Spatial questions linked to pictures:

※

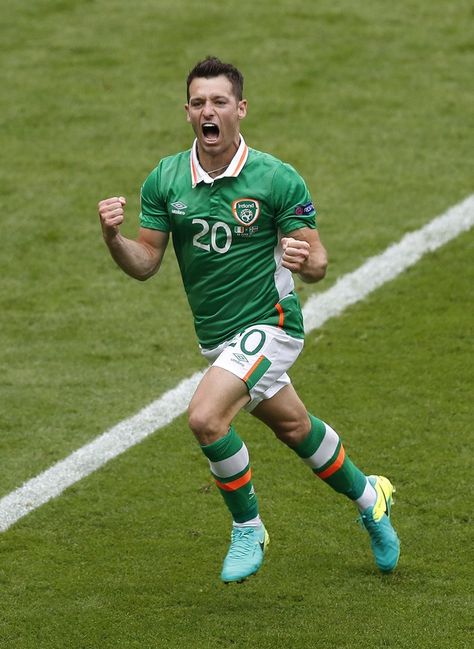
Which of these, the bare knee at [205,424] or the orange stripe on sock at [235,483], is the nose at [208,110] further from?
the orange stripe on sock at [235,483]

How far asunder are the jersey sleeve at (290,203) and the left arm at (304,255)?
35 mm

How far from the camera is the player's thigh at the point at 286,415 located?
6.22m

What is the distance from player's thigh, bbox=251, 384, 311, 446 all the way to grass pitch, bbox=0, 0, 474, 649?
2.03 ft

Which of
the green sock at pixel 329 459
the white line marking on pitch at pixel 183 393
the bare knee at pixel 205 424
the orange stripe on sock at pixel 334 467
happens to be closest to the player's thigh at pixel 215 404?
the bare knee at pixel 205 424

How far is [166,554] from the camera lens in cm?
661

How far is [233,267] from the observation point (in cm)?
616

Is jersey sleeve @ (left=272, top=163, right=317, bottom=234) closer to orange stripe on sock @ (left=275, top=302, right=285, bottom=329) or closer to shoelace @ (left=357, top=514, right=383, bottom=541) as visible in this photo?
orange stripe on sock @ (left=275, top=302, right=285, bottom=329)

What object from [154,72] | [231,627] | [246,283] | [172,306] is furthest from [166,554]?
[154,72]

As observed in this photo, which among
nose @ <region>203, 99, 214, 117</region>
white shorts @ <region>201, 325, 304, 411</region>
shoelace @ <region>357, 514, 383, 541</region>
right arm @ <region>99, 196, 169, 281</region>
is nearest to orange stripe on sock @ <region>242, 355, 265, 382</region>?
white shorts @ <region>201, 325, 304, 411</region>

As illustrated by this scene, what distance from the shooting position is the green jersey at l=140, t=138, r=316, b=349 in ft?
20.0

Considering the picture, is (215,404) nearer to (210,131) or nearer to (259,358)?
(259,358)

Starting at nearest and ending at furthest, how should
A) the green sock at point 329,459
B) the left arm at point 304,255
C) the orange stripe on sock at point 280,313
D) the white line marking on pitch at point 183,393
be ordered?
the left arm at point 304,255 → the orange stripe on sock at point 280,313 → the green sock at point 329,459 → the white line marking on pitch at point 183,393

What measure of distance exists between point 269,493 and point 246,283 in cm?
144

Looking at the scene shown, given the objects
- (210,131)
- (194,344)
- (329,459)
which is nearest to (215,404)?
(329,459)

※

» **WHAT IS BEING ASKED**
Copy every one of the records above word for word, but leave the pictures out.

» **SOLUTION TO THE PROBLEM**
Which of these, the bare knee at [205,424] or the orange stripe on sock at [235,483], is the nose at [208,110] further from?
the orange stripe on sock at [235,483]

How far asunder are the jersey sleeve at (290,203) and the left arm at (304,255)?
35 mm

How far from the camera is the player's thigh at the point at 286,415 located?
6.22m

What is the distance from player's thigh, bbox=251, 384, 311, 446 all the way to grass pitch, bbox=0, 0, 474, 649?
2.03 ft

Which of
the green sock at pixel 329 459
the white line marking on pitch at pixel 183 393
the bare knee at pixel 205 424
the orange stripe on sock at pixel 334 467
happens to be closest to the player's thigh at pixel 215 404?
the bare knee at pixel 205 424

How far is [166,554] from the camera lens in cm?
661

How far is [233,267] from the observation point (in cm)?
616

Is jersey sleeve @ (left=272, top=163, right=317, bottom=234) closer to orange stripe on sock @ (left=275, top=302, right=285, bottom=329) or closer to shoelace @ (left=357, top=514, right=383, bottom=541) as visible in this photo?
orange stripe on sock @ (left=275, top=302, right=285, bottom=329)

What object from [154,72] | [231,627] | [246,283] | [172,306] is furthest from [166,554]?
[154,72]

As observed in this photo, which among
nose @ <region>203, 99, 214, 117</region>
white shorts @ <region>201, 325, 304, 411</region>
shoelace @ <region>357, 514, 383, 541</region>
right arm @ <region>99, 196, 169, 281</region>
is nearest to orange stripe on sock @ <region>242, 355, 265, 382</region>?
white shorts @ <region>201, 325, 304, 411</region>

As illustrated by this scene, what distance from the shooting position is the green jersey at l=140, t=138, r=316, b=349 in ft?
20.0

Considering the picture, is (215,404) nearer to (210,131) or nearer to (259,358)?
(259,358)

Starting at nearest and ending at furthest, how should
A) the green sock at point 329,459
B) the left arm at point 304,255
C) the orange stripe on sock at point 280,313
D) the white line marking on pitch at point 183,393
be ordered?
the left arm at point 304,255 → the orange stripe on sock at point 280,313 → the green sock at point 329,459 → the white line marking on pitch at point 183,393

What measure of distance exists between point 269,493 and point 246,283 in cm?
144

Looking at the scene shown, given the objects
- (210,131)
- (194,344)
- (329,459)
which is nearest to (215,404)?
(329,459)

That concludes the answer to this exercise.